Hindari Evaluasi, Pentingnya Memahami

 
Hindari Evaluasi, Pentingnya Memahami

Dua minggu yang lalu, di kelas Komunikasi Penyiaran Dakwah, saya mendampingi mahasiswa berdiskusi tentang Dakwah melalui media film. Seperti biasa diskusi kelas dimulai dengan presentasi dan diskusi antar mahasiswa.

Sesi diskusi berlangsung dengan seru hingga perdebatan soal halal haram dalam Lakonan film. Bermain peran antara pelakon film yang bukan muhrim dan sebagainya. Perdebatan tersebut nyaris menjauhkan mereka dengan substansi film sebagai media berdakwah. Karena itu terpaksa saya jeda dengan beberapa pertanyaan substantif kepada mahasiswa.

Apakah kalian bisa jelaskan terlebih mengenai unsur-unsur komunikasi dalam film? Apa saja karakteristik pesan komunikasi dalam film? Apa saja fungsi film yang bisa dimanfaatkan untuk kepentingan dakwah Islam? Dan bagaimana mesti mengemas (membuat formulasi) dakwah Islam melalui film?

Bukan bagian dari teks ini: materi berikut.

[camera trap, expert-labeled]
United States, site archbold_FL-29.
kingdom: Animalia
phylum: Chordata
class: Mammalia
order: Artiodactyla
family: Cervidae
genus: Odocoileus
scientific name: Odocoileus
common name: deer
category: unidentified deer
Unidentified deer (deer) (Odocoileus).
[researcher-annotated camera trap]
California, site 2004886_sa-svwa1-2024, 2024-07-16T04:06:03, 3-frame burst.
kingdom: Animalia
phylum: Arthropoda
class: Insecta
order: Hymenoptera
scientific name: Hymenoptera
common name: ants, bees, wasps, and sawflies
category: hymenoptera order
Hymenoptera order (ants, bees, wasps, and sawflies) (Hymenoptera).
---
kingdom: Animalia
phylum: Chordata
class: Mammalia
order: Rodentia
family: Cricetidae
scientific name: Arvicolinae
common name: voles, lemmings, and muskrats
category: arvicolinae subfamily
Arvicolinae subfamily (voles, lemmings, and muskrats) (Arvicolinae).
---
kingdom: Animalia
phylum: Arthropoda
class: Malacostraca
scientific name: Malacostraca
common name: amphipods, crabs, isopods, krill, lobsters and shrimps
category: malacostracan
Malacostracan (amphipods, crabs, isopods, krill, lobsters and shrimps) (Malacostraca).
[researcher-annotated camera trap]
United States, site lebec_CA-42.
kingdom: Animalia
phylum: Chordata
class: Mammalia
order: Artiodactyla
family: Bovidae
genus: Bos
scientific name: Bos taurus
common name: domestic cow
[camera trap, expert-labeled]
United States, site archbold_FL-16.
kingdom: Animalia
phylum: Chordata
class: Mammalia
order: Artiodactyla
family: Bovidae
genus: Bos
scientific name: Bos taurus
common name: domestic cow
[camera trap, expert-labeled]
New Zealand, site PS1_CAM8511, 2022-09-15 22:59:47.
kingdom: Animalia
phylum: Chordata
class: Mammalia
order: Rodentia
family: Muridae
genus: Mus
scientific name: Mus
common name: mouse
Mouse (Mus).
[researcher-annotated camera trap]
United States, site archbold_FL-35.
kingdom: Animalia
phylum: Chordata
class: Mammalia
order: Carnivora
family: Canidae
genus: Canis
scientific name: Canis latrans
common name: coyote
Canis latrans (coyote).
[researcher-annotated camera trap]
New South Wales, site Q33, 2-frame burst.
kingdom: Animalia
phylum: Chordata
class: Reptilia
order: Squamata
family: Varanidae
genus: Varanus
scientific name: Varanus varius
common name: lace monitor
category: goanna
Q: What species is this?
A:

Tiba-tiba semua mahasiswa terdiam. Tak satupun yang berani berkomentar. Termasuk mereka yang tadi berdebat sengit seakan-akan sangat menguasai persoalan yang didiskusikan.

Kenapa anda semua terdiam? Mengapa tidak ada yang bisa menjawab beberapa pertanyaan substantif dan mendasar tentang film? 
Jika ini maknanya kalian belum memahami hakikat film sebagai media yang potensial untuk menyampaikan komunikasi (dakwah) Islam, bagaimana mungkin kalian bisa sampai pada perdebatan halal-haram, salah-benar film dan sebagainya. Mengapa kalian bisa menilai sesuatu yang sebenar belum kalian pahami?

Semua mereka terdiam, seperti nya sadar kalau pendekatan diskusi yang dilakukan adalah keliru. Mereka sudah terjebak pada sikap evaluatif dan mengabaikan arti penting pemahaman terhadap substansi persoalan.

Apa yang terjadi di kelas ini sebenarnya banyak kita temui dalam keseharian kita. Banyak dari kita yang begitu mudah untuk menyalahkan atau menganggap tidak baik sesuatu, padahal kita belum benar-benar memahami perkara itu. Seringkali kita terlalu mengedepankan jalan pintas yang namanya evaluatif (menilai salah-benar, baik-buruk, dsb). Sementara upaya mempelajari, memahami dan mengenali lebih baik seringkali kita abaikan. Akibatnya komunikasi kita hanya akan memunculkan pertentangan bahkan pertengkaran. Tidak ada orang yang mau dipersalahkan begitu saja karena berbeda, apalagi menyangkut perkara yang prinsip seperti keyakinan & agama. Bukankah setiap perbedaan selalu ada dasar & alasan masing-masing? 

Terkait nilai benar salah, tidak ada yang tunggal selain kebenaran Allah. Semua kebenaran manusia (yang berbeda) adalah subjektif & relatif. Kebenaran mutlak hanya milik Allah. Karenanya biarkan perbedaan itu sebagai kekayaan khasanah perspektif. Hindari kebiasaan melihat perbedaan harus dengan pendekatan evaluatif. Sebaliknya, pendekatan pemahaman itu jauh lebih penting dikedepankan. Dengan memahami, setiap kita akan mengerti baik buruk sesuatu tanpa harus ditunjuk alias caci maki. Dengan memahami, setiap kita akan bisa menentukan benar salahnya sesuatu dengan tampa harus disalahkan.

Bukankah dengan pendekatan komunikasi "memahami" justru kita akan merasakan kenikmatan atas keragaman dan perbedaan nilai dan kehidupan ini. Sebaliknya, justru sikap evaluatif  yang terlalu mudah menilai plus minus itulah yang membawa kita mudah terjebak dalam konflik, pertengkaran, permusuhan bahkan anti terhadap perbedaan. 

Mari kita rawat perbedaan dengan pemahaman dan persahabatan. Hindari evaluatif, dan pentingnya memahami.